Things to do
1. In the weather post, swap "Government Camp" for "the pass" and write out everything from "Because this cold/snow" down to "the following winters?".
2. Answer these questions using the weather post:
(a) What high temperature did Portland officially reach at the airport?
(b) What was the preliminary high at the downtown Portland observing site?
(c) How strong were the gusts of the east wind through the Gorge?

---- Passage to read

Yep, it was cold! Coldest September day in at least 71 years in Portland

September 29, 2019

8:00pm Sunday…

No, you aren’t crazy; today felt like Thanksgiving Day outside.  Cloudy, rain showers at times, a breezy and chilly east wind blowing out of the Gorge etc…

Todays Observed Highs OrWa 2017

Officially it appears Portland only hit 52 degrees at the airport.  That’s ties the all-time coldest September day.  It hit 52 on September 26th 1948 as well.  That’s an average high for the 3rd week of November around here.  For the first time a cold east wind was blowing through the Gorge too, gusts up around 35-40 mph.  This is due to a modified arctic airmass that has spilled south out of Canada.  Compare this to the coldest day each of the past few Septembers

September Coldest Day

We were probably complaining about those lower 60s too…

By the way, there is still an observing site in downtown Portland and the preliminary high there was only 49.  If that holds, that means it may have been the coldest September day in Portland in 145 years!  That said, the downtown temperatures records are a bit sketchier, sometimes on top of very tall buildings and they’ve been moved around quite a bit.   Regardless a high temp around 50 shows how rare it is to see an airmass this cold so early in the season.

Of course it’s been snowing in the mountains since Friday night and a LOT has fallen above 5,000′.  These are estimates, based on pics, ski area reports, and NW Avalanche Center telemetry.  There is

Snow Mt Hood Totals

The next 7 days look uneventful…lots of sunshine and a couple cold mornings ahead.  A few outlying areas could see light frost tomorrow or Tuesday morning.  Just in case, bring in anything that shouldn’t freeze tonight.  No, not pipes/hoses etc…just plants.  We’re talking just a bit of frost touching the plants, not a freeze.

Forecast Tonight Metro

Alright, so the #1 question I keep getting is:


I think the short answer is NO.  What happens in September or October typically doesn’t have any positive correlation to the following winter that I’m aware of.   I’ve never noticed a weather pattern in these months that repeats through the following winter season.  But just for fun, let’s see.

Because this cold/snow event is so early in the fall season, there aren’t many winters to compare this one too.  For example, late September or very early October snow has only been recorded 4 autumn seasons at Government Camp.  3″-1984, 2″-1972, 2″-1971, and then October 4, 2009 when 3″ fell. Then let’s take 1948 as the other year we only hit 52 in Portland in September.  There were 3 very chilly days in late September that year.  So that gives us 5 years with very early season snow at Government Camp and/or very cold lowland temps.

What happened the following winters?

--------
---- Data extract

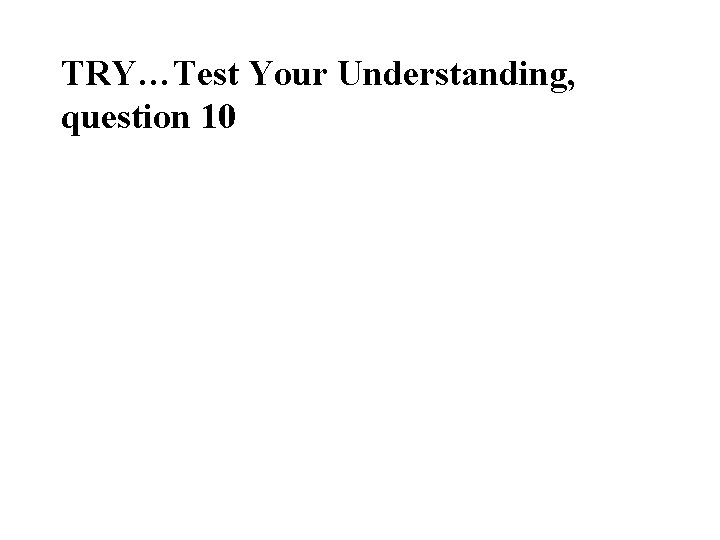 TRY…Test Your Understanding, question 10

--------

Solutions for each task
1.
Because this cold/snow event is so early in the fall season, there aren’t many winters to compare this one too.  For example, late September or very early October snow has only been recorded 4 autumn seasons at the pass.  3″-1984, 2″-1972, 2″-1971, and then October 4, 2009 when 3″ fell. Then let’s take 1948 as the other year we only hit 52 in Portland in September.  There were 3 very chilly days in late September that year.  So that gives us 5 years with very early season snow at the pass and/or very cold lowland temps.

What happened the following winters?

2.
(a) 52 degrees
(b) 49
(c) Around 35-40 mph